_Exercise objective_: Where the material below has a line containing "[crowd-labeled camera trap]", start repeating exactly, and keep going through the line containing "label granularity: sequence-level", with no other lines.

_Task data_:
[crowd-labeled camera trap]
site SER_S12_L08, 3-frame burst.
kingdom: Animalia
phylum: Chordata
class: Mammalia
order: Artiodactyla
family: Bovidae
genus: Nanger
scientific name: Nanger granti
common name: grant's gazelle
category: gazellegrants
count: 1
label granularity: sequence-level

==

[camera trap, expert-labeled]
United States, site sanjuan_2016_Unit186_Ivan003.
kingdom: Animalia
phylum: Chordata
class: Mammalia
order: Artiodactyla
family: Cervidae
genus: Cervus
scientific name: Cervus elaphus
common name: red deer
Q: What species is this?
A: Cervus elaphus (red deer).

* * *

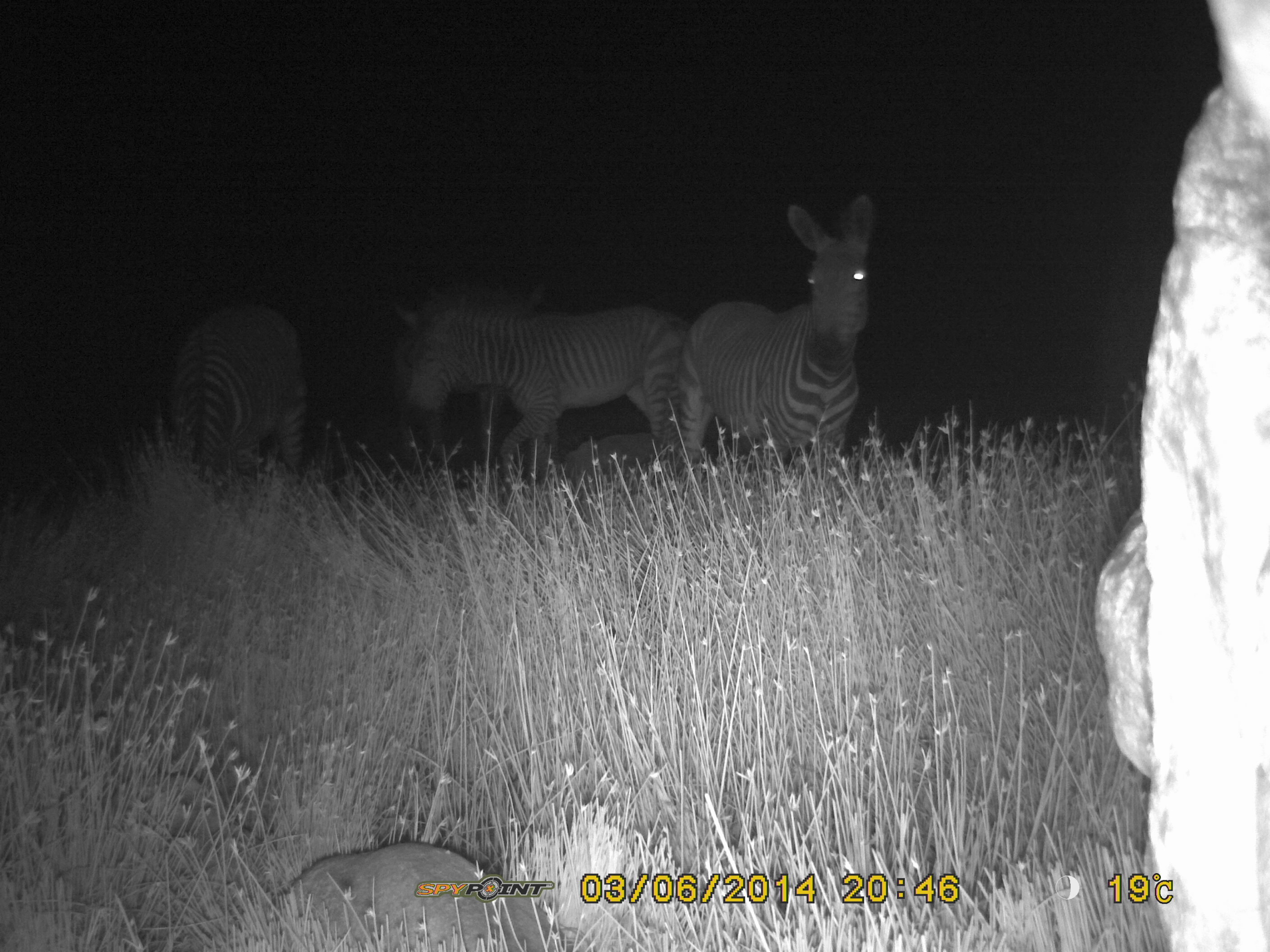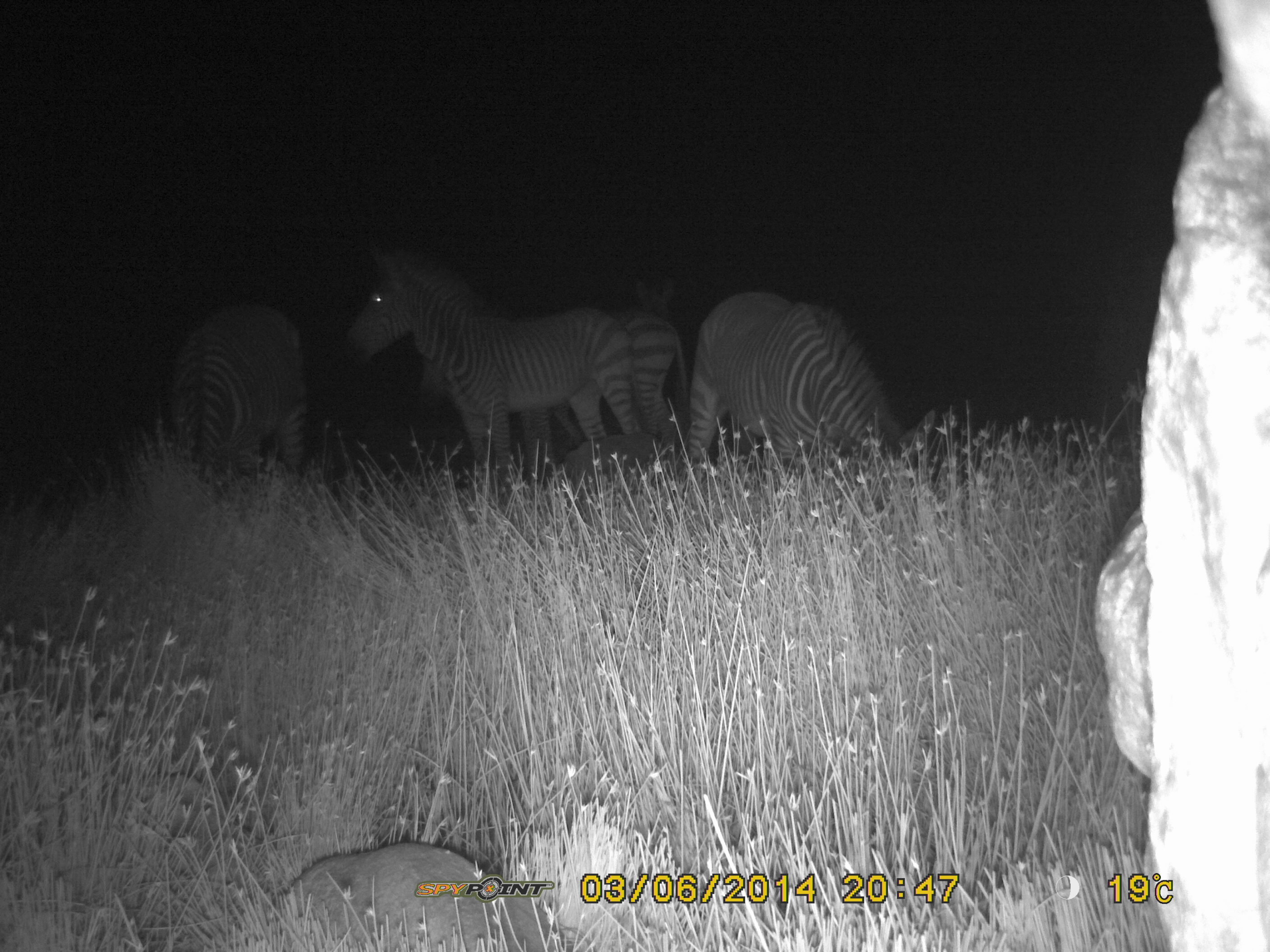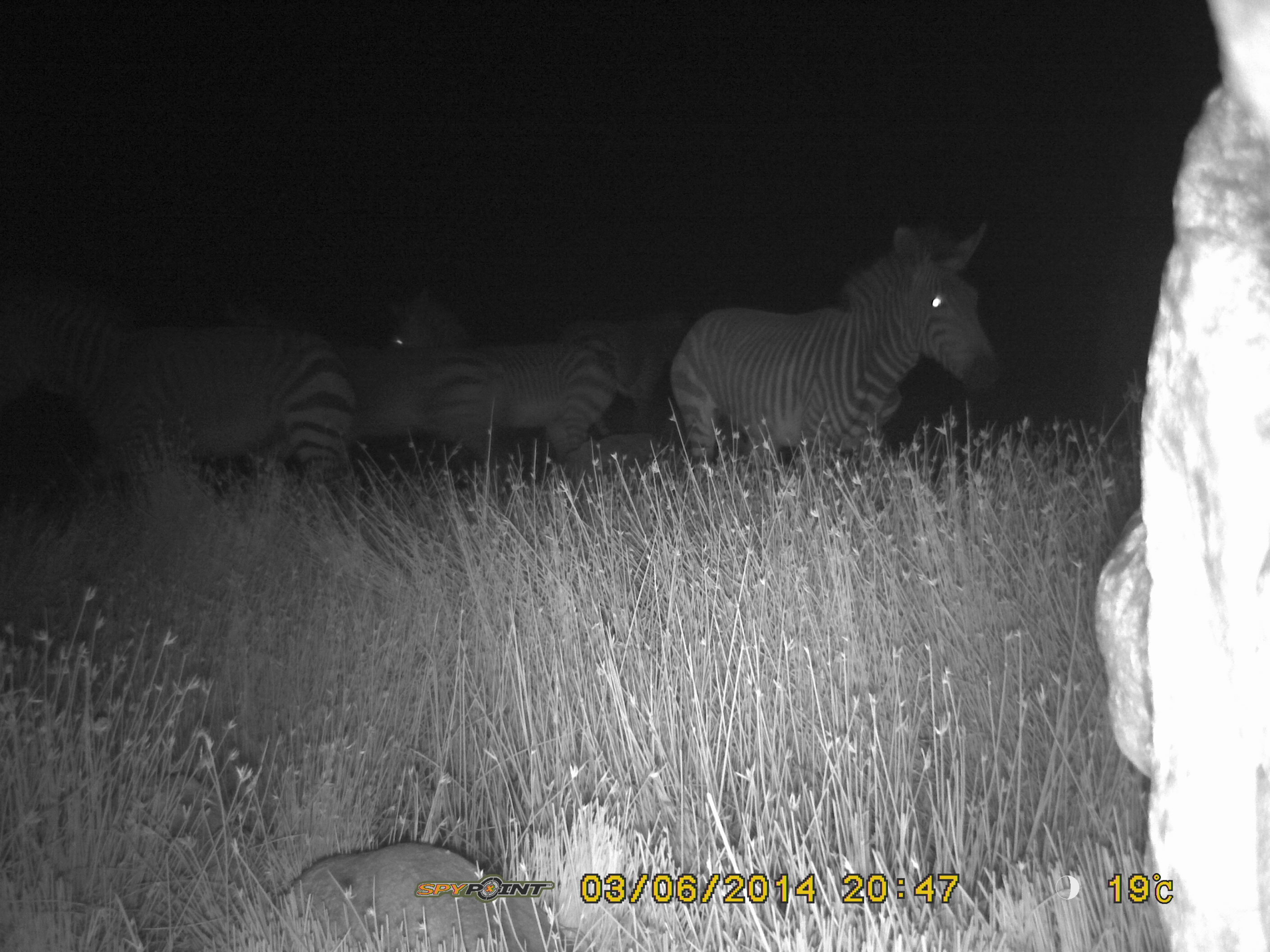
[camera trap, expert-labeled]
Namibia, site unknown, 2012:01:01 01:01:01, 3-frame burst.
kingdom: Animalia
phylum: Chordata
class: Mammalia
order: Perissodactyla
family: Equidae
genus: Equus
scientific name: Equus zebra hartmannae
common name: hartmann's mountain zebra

_Response below_:
[crowd-labeled camera trap]
site SER_S12_L08, 3-frame burst.
kingdom: Animalia
phylum: Chordata
class: Mammalia
order: Artiodactyla
family: Bovidae
genus: Nanger
scientific name: Nanger granti
common name: grant's gazelle
category: gazellegrants
count: 1
label granularity: sequence-level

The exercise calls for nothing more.